### Dataset rows
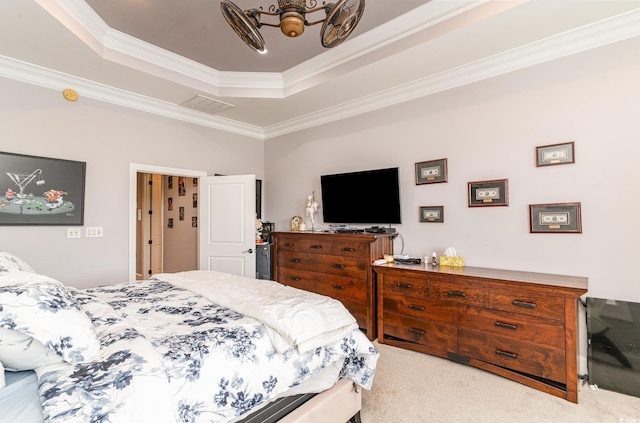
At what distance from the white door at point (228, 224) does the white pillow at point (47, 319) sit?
2.88m

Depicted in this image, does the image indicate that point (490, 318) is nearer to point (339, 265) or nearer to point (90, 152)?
point (339, 265)

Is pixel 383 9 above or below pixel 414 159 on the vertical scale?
above

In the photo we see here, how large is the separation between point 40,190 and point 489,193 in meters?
4.34

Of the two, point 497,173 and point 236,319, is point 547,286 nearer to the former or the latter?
point 497,173

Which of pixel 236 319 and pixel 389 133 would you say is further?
pixel 389 133

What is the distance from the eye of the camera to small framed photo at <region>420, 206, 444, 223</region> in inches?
129

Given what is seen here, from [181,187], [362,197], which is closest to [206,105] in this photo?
[181,187]

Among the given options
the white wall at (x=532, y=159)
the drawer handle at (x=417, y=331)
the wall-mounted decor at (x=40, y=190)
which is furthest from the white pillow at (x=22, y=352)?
the white wall at (x=532, y=159)

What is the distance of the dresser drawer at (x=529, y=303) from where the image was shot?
2.24 meters

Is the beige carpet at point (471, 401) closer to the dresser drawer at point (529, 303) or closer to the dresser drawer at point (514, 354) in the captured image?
the dresser drawer at point (514, 354)

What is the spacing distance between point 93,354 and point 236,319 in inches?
25.1

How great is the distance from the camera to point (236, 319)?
1671 mm

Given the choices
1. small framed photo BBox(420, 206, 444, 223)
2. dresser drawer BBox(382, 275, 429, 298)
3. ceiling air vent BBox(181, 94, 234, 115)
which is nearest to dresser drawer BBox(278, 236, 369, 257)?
dresser drawer BBox(382, 275, 429, 298)

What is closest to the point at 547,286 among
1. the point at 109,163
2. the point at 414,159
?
the point at 414,159
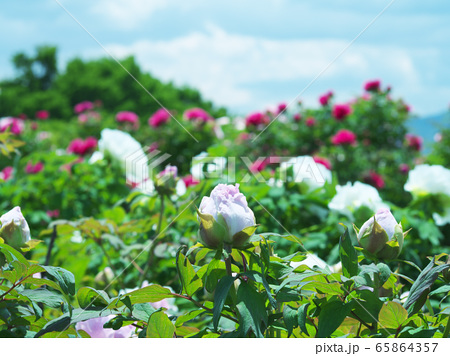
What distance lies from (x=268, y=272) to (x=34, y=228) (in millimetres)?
1782

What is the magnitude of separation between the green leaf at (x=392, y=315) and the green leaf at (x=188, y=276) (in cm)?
20

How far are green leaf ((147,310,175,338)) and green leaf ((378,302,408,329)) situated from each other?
223mm

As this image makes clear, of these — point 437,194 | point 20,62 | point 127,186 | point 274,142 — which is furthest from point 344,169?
point 20,62

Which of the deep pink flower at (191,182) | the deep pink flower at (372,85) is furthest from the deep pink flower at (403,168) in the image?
the deep pink flower at (191,182)

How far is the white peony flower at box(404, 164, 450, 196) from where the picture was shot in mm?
1390

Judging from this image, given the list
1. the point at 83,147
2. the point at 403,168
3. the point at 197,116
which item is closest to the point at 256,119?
the point at 197,116

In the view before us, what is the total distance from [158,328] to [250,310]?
0.10m

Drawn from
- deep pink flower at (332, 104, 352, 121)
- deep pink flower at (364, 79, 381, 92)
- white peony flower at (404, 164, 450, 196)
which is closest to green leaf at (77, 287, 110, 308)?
white peony flower at (404, 164, 450, 196)

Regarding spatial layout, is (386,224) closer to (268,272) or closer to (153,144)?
(268,272)

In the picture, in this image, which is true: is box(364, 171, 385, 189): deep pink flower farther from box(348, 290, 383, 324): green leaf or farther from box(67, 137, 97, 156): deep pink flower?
box(348, 290, 383, 324): green leaf

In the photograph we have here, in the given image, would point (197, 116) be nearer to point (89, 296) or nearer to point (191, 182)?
point (191, 182)

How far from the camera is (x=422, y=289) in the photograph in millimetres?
542

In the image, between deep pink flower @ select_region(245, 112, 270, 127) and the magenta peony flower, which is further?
deep pink flower @ select_region(245, 112, 270, 127)

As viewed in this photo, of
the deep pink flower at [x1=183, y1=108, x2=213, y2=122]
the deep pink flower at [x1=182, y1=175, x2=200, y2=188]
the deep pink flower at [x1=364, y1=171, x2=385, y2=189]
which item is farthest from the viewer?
the deep pink flower at [x1=183, y1=108, x2=213, y2=122]
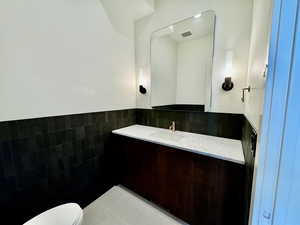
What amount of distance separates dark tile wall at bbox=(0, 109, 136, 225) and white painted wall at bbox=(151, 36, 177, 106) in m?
0.78

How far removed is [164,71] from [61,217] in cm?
202

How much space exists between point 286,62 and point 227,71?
111 centimetres

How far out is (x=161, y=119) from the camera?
198 cm

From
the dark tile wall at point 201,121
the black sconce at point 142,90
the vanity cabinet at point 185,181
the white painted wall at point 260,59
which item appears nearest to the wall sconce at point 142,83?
the black sconce at point 142,90

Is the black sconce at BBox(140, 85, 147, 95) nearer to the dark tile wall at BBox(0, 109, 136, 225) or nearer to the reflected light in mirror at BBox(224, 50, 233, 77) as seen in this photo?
the dark tile wall at BBox(0, 109, 136, 225)

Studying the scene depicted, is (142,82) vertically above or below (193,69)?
below

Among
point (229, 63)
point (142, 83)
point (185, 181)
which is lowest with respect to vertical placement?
point (185, 181)

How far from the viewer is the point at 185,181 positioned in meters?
1.29

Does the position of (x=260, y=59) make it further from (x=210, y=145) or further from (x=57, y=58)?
(x=57, y=58)

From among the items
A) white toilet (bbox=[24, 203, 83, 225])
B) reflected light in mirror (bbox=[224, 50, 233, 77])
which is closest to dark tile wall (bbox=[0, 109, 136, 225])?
white toilet (bbox=[24, 203, 83, 225])

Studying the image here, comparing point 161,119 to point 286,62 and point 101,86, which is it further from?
point 286,62

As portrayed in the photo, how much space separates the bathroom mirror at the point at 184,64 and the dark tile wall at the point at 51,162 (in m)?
0.91

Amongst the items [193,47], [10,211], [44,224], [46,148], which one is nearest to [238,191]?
[44,224]

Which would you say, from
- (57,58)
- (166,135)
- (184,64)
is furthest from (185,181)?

### Task objective
Give back the whole listing as it stands, minus its pictures.

### Result of the task
At what distance from the white door at point (228, 224) does the white pillow at point (47, 319) sit?
2.88m

Depicted in this image, does the image indicate that point (490, 318) is nearer to point (339, 265) or nearer to point (90, 152)?
point (339, 265)

Is pixel 383 9 above or below pixel 414 159 on the vertical scale?
above

In the photo we see here, how large is the separation between point 40,190 and point 489,193 in meters?
4.34

Of the two, point 497,173 and point 236,319, is point 547,286 nearer to the former or the latter?
point 497,173

Which of pixel 236 319 and pixel 389 133 would you say is further?
pixel 389 133

What is the distance from the eye of the camera to small framed photo at <region>420, 206, 444, 223</region> in inches?
129

Given what is seen here, from [181,187], [362,197], which is closest to [206,105] in this photo?
[181,187]

Among the given options
the white wall at (x=532, y=159)
the drawer handle at (x=417, y=331)
the wall-mounted decor at (x=40, y=190)
which is furthest from the white pillow at (x=22, y=352)?
the white wall at (x=532, y=159)

What is the distance of the dresser drawer at (x=529, y=303) from where the image was shot?
2.24 meters

Is the beige carpet at point (471, 401) closer to the dresser drawer at point (529, 303) or closer to the dresser drawer at point (514, 354) in the captured image?
the dresser drawer at point (514, 354)

What is the spacing distance between point 93,354 and point 236,319 in inches?
25.1

How great is the distance from the camera to point (236, 319)?
1671 mm

Given the choices
1. small framed photo BBox(420, 206, 444, 223)
2. dresser drawer BBox(382, 275, 429, 298)
3. ceiling air vent BBox(181, 94, 234, 115)
which is nearest to dresser drawer BBox(278, 236, 369, 257)?
dresser drawer BBox(382, 275, 429, 298)

What is closest to the point at 547,286 among
1. the point at 109,163
2. the point at 414,159
?
the point at 414,159
What distance lies from (x=268, y=272) to (x=34, y=228) (in millimetres)?
1782

What is the magnitude of separation between the green leaf at (x=392, y=315) and the green leaf at (x=188, y=276) (in cm)?
20

How far are green leaf ((147,310,175,338)) and green leaf ((378,302,408,329)) situated from each other?
223mm

As this image makes clear, of these — point 437,194 | point 20,62 | point 127,186 | point 274,142 — which is furthest from point 344,169?
point 20,62

Which of the deep pink flower at (191,182) | the deep pink flower at (372,85) is furthest from the deep pink flower at (403,168) in the image?
the deep pink flower at (191,182)

How far is the white peony flower at box(404, 164, 450, 196) from where the picture was shot in mm?
1390

Judging from this image, given the list
1. the point at 83,147
2. the point at 403,168
3. the point at 197,116
which item is closest to the point at 256,119?
the point at 197,116

In the view before us, what is the total distance from [158,328] to [250,310]?
0.10m

Drawn from
- deep pink flower at (332, 104, 352, 121)
- deep pink flower at (364, 79, 381, 92)
- white peony flower at (404, 164, 450, 196)
which is closest to green leaf at (77, 287, 110, 308)?
white peony flower at (404, 164, 450, 196)

Regarding spatial layout, is (386,224) closer to (268,272) or closer to (153,144)?
(268,272)

In the picture, in this image, which is true: is box(364, 171, 385, 189): deep pink flower farther from box(348, 290, 383, 324): green leaf or farther from box(67, 137, 97, 156): deep pink flower?
box(348, 290, 383, 324): green leaf

In the photograph we have here, in the given image, would point (197, 116) be nearer to point (89, 296) or nearer to point (191, 182)?
point (191, 182)

How far from the camera is (x=422, y=289) in the photograph in millimetres?
542

In the image, between deep pink flower @ select_region(245, 112, 270, 127) and the magenta peony flower, which is further?
deep pink flower @ select_region(245, 112, 270, 127)

As viewed in this photo, of
the deep pink flower at [x1=183, y1=108, x2=213, y2=122]
the deep pink flower at [x1=182, y1=175, x2=200, y2=188]
the deep pink flower at [x1=364, y1=171, x2=385, y2=189]
which item is farthest from the viewer?
the deep pink flower at [x1=183, y1=108, x2=213, y2=122]
What amount of distance separates dark tile wall at bbox=(0, 109, 136, 225) and white painted wall at bbox=(151, 36, 177, 106) in m?
0.78

How far removed is [164,71] from [61,217] in cm?
202

How much space exists between point 286,62 and point 227,71?
111 centimetres

How far out is (x=161, y=119) from the camera?
198 cm

From
the dark tile wall at point 201,121
the black sconce at point 142,90
the vanity cabinet at point 185,181
the white painted wall at point 260,59
which item appears nearest to the wall sconce at point 142,83?
the black sconce at point 142,90

Is the black sconce at BBox(140, 85, 147, 95) nearer to the dark tile wall at BBox(0, 109, 136, 225) or nearer to the reflected light in mirror at BBox(224, 50, 233, 77) as seen in this photo?
the dark tile wall at BBox(0, 109, 136, 225)

Studying the scene depicted, is (142,82) vertically above or below (193,69)?
below

Among
point (229, 63)
point (142, 83)
point (185, 181)
which is lowest with respect to vertical placement?
point (185, 181)

How far from the viewer is the point at 185,181 positioned in meters?
1.29

Does the position of (x=260, y=59) make it further from (x=210, y=145) or further from (x=57, y=58)?
(x=57, y=58)

From among the items
A) white toilet (bbox=[24, 203, 83, 225])
B) reflected light in mirror (bbox=[224, 50, 233, 77])
which is closest to dark tile wall (bbox=[0, 109, 136, 225])?
white toilet (bbox=[24, 203, 83, 225])

Studying the image here, comparing point 161,119 to point 286,62 and point 101,86, which is it further from?
point 286,62

As portrayed in the photo, how much space separates the bathroom mirror at the point at 184,64 and the dark tile wall at the point at 51,162 (in m)?
0.91

Amongst the items [193,47], [10,211], [44,224], [46,148], which one is nearest to [238,191]?
[44,224]

Which would you say, from
- (57,58)
- (166,135)
- (184,64)
is furthest from (185,181)?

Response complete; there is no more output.